East West Flank Steak Wraps --
Lean Cut
  • Total Recipe Time: 35 minutes
  • Makes 4 servings


  1. 1 beef Flank Steak (1 to 1-1/2 pounds)
  2. 2 cups packaged coleslaw mix
  3. 1/2 cup chopped green onions
  4. 1/8 teaspoon salt
  5. Dash pepper
  6. 4 flour tortillas (8 to 10-inch diameter)
  7. Salt and pepper
  8. 1/3 cup coarsely chopped honey roasted peanuts
  9. Green onion flower and chopped honey roasted peanuts (optional)
  1. 1 cup rice vinegar
  2. 2 tablespoons dark sesame oil
  3. 1 tablespoon honey


  1. Combine dressing ingredients in large bowl; whisk until blended. Place beef steak and 3/4 of dressing in food-safe plastic bag; turn steak to coat. Close bag securely and marinate in 6 hours or as long as overnight.
  2. Meanwhile, add coleslaw mix, 1/2 cup green onions, 1/8 teaspoon salt and dash of pepper to remaining 1/4 of dressing in bowl; toss. Set aside. Wrap tortillas in aluminum foil.
  3. Remove steak from dressing; discard dressing. Place steak on grid over medium, ash-covered coals. Grill, covered, 11 to 16 minutes (over medium heat on preheated gas grill, 16 to 21 minutes) for medium rare (145°F) to medium (160°F) doneness, turning occasionally.
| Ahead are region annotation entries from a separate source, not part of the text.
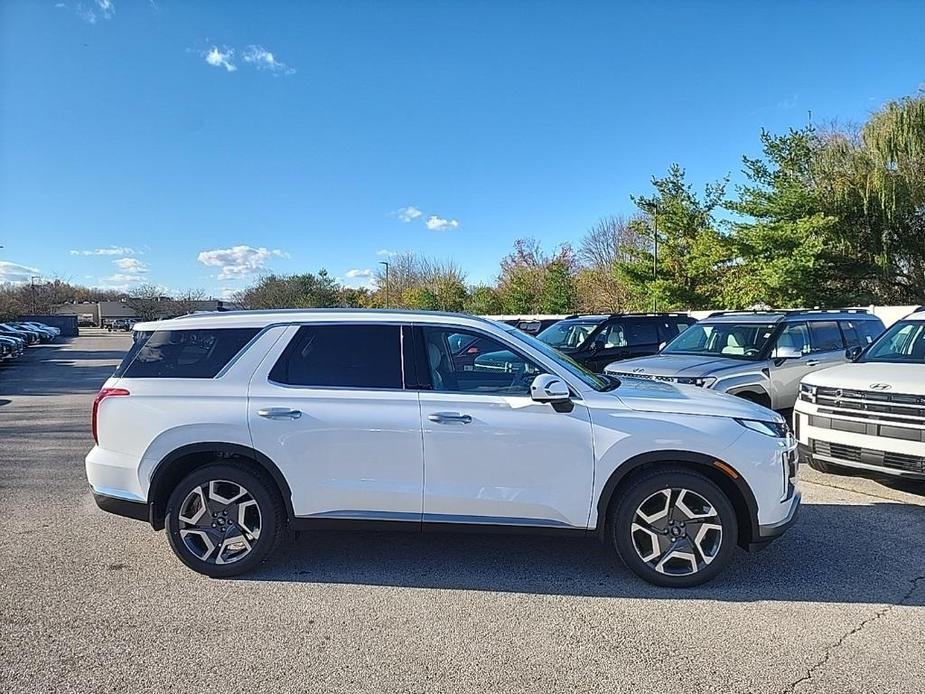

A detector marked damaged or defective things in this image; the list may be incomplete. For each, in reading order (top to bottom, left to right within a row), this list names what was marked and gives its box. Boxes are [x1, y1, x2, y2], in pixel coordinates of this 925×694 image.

pavement crack [780, 576, 924, 694]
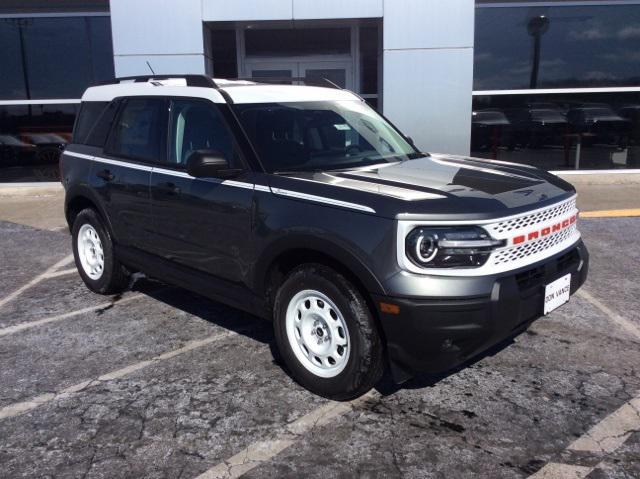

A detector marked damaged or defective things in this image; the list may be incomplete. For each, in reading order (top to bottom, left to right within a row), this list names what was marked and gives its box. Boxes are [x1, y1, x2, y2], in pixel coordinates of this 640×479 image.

cracked pavement [0, 218, 636, 479]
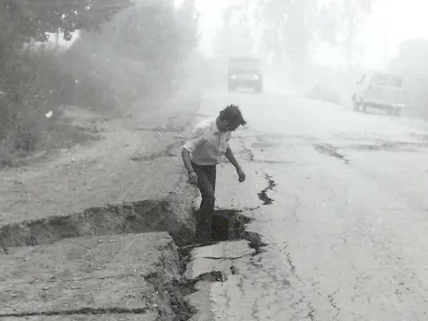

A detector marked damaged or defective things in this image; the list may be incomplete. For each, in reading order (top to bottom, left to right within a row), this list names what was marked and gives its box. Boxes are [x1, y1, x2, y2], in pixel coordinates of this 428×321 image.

deep fissure in pavement [258, 174, 278, 204]
cracked asphalt road [195, 89, 428, 320]
broken asphalt slab [0, 232, 191, 320]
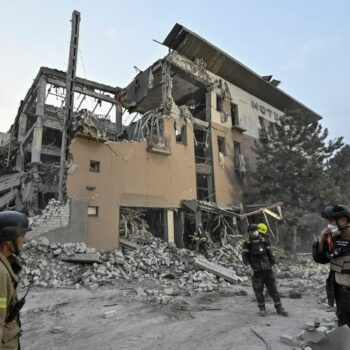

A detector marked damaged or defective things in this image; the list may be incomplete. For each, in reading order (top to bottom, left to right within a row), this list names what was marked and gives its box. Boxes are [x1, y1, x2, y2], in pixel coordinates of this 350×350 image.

damaged roof [164, 23, 322, 121]
damaged building [0, 23, 320, 250]
broken concrete slab [194, 258, 243, 284]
A few minutes before steak is done, place tortilla packet on grid near edge of grill to heat.
  4. Season steak with salt and pepper, as desired; carve diagonally into thin slices.
  5. Arrange equal amounts of beef and coleslaw mixture across center of each tortilla. Sprinkle evenly with 1/3 cup chopped peanuts. Fold bottom edge of tortilla up over filling. Fold right and left sides to center, overlapping edges. Garnish with green onion and additional peanuts, if desired.